## WORK TO COMPLETE
Only the lines from the one containing "Is (x=1221, y=257)" through the last line below should be written out, exactly and with both ends kept.

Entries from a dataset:
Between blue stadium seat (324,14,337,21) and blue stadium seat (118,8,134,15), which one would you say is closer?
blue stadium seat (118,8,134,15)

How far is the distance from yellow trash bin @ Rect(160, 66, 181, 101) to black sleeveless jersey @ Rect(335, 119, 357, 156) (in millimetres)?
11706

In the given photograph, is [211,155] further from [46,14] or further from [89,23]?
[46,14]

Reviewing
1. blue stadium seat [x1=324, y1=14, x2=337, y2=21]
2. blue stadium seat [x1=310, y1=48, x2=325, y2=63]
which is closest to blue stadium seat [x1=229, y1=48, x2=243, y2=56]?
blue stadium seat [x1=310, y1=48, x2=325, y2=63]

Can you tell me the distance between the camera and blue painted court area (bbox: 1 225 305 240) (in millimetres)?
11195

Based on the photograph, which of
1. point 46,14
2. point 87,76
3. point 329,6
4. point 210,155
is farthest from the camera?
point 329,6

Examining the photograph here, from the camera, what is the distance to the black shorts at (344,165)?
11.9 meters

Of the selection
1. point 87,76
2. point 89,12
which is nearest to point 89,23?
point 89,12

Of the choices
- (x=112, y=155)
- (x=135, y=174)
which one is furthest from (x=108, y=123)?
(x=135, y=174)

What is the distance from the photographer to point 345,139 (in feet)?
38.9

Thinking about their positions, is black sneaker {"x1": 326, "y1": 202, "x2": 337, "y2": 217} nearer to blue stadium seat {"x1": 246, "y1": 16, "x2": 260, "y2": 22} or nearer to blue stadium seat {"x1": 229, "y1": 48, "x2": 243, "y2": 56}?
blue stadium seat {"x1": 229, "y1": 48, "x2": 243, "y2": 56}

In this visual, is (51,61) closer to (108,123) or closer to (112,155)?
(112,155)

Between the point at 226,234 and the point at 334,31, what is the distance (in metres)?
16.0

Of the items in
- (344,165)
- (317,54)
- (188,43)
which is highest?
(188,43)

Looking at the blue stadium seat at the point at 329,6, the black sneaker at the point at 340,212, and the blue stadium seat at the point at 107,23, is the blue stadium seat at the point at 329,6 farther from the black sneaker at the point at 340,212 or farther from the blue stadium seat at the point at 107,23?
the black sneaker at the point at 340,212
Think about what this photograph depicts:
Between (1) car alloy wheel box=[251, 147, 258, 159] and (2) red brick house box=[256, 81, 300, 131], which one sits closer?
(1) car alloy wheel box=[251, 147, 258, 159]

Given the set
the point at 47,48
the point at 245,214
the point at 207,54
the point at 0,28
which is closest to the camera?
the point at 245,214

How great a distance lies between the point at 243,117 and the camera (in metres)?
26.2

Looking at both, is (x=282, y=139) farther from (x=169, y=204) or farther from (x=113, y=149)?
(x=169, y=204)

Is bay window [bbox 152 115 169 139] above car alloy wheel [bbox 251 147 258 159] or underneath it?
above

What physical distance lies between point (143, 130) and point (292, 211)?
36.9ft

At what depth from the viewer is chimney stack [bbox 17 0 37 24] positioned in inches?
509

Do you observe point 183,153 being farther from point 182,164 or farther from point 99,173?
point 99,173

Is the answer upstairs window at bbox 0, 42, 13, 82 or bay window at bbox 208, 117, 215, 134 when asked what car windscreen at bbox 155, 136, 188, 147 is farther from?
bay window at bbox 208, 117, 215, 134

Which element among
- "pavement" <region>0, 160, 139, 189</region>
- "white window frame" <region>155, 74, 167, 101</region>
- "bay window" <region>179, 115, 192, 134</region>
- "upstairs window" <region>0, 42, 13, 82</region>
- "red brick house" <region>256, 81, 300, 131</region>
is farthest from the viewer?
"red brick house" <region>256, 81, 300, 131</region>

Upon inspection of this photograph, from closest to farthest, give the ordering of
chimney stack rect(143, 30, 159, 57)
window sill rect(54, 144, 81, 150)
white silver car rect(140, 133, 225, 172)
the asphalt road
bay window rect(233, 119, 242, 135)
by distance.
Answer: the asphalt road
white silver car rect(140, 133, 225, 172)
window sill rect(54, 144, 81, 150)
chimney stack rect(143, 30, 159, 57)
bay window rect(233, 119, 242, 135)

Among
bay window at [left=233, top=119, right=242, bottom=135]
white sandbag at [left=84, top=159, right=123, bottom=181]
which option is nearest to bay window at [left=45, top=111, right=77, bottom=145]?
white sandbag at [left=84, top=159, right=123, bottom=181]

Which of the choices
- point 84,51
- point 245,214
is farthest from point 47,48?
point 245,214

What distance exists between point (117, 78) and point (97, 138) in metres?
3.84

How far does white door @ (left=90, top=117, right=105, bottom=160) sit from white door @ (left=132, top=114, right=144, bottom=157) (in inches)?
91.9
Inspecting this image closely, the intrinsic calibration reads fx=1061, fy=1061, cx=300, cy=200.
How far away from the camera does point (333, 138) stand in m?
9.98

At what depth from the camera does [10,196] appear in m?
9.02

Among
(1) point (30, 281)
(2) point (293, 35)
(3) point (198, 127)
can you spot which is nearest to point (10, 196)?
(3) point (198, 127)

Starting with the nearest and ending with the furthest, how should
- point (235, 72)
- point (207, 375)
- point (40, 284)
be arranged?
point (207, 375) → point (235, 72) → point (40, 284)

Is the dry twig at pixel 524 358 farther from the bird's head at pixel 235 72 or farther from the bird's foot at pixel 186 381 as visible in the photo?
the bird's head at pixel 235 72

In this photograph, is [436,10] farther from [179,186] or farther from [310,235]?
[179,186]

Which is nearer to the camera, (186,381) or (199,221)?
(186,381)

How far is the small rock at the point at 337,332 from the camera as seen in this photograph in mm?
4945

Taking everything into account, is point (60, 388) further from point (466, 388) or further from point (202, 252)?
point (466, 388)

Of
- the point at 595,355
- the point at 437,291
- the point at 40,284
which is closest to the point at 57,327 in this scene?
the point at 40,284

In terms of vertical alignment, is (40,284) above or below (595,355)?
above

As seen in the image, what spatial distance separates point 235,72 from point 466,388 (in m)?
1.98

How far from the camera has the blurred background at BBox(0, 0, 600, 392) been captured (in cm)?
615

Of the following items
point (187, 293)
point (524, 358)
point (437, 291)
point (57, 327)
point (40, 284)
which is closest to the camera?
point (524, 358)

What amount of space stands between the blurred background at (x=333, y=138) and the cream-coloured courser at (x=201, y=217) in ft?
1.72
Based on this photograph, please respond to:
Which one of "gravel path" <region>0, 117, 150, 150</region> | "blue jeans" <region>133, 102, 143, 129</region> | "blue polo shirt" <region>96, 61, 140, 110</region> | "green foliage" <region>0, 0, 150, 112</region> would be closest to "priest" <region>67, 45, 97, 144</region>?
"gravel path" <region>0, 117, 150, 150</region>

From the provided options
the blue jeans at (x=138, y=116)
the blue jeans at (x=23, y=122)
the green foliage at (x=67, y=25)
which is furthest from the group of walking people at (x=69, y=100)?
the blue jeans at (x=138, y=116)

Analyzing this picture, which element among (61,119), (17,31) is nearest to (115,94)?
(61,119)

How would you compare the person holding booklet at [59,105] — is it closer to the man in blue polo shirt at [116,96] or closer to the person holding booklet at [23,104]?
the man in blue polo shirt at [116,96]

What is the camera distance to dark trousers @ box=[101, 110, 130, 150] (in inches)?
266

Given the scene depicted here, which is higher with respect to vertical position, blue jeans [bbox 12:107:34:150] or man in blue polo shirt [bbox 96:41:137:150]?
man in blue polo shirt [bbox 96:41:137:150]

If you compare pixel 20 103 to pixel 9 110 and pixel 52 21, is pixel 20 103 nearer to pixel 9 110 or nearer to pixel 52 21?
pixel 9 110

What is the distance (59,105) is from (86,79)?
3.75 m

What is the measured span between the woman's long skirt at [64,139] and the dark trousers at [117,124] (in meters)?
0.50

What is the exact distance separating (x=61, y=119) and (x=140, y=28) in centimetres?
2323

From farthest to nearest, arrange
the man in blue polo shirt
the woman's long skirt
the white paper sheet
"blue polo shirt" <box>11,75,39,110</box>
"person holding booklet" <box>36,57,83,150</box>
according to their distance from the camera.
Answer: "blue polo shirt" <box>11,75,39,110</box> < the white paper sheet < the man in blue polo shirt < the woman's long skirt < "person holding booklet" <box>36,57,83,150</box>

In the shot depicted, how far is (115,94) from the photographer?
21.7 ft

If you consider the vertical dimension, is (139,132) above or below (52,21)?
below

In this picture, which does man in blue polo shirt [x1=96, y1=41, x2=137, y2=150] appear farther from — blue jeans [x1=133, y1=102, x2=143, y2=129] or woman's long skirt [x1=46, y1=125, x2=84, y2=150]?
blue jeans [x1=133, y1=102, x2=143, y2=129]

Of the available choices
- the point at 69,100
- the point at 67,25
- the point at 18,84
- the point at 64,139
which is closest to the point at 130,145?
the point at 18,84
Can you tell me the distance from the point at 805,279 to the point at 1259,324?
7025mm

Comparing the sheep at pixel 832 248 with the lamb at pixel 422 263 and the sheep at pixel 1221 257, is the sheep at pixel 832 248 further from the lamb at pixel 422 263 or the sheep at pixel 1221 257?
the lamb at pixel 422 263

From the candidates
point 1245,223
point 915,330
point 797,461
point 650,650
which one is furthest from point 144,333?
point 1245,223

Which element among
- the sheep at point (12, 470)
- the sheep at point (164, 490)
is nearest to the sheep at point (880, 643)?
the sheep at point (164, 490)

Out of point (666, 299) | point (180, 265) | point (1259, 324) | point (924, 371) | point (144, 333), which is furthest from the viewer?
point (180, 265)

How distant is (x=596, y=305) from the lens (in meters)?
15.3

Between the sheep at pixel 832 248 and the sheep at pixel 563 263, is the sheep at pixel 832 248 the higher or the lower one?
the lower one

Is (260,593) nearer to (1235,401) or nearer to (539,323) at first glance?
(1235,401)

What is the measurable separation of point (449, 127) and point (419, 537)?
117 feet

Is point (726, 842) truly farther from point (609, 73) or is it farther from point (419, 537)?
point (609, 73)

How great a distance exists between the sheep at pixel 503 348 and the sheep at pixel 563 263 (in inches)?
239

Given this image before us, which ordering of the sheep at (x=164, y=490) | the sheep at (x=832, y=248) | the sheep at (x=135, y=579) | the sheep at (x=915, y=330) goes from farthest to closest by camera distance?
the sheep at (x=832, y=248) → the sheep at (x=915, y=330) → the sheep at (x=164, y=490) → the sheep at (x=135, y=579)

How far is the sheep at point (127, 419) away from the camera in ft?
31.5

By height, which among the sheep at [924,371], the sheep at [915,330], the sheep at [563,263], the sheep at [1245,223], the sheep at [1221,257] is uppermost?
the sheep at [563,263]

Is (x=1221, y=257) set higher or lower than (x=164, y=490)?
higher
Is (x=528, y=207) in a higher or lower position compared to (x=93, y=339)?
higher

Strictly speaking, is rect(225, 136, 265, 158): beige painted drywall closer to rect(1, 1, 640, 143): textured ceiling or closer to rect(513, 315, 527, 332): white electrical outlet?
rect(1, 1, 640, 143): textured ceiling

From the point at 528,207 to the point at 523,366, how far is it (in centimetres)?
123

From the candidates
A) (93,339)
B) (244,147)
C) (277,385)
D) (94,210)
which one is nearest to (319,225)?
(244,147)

## RESPONSE TO THIS EXERCISE
Is (x=1221, y=257) set higher or lower than (x=164, y=490)?
higher
Is (x=528, y=207) in a higher or lower position compared to (x=93, y=339)?
higher

Strictly speaking, is rect(225, 136, 265, 158): beige painted drywall closer to rect(1, 1, 640, 143): textured ceiling or closer to rect(513, 315, 527, 332): white electrical outlet?
rect(1, 1, 640, 143): textured ceiling

From the point at 528,207 to the point at 523,366, how far is it (in centimetres)?
123

From the candidates
A) (93,339)
B) (244,147)
C) (277,385)
D) (94,210)
which one is nearest to (319,225)?
(244,147)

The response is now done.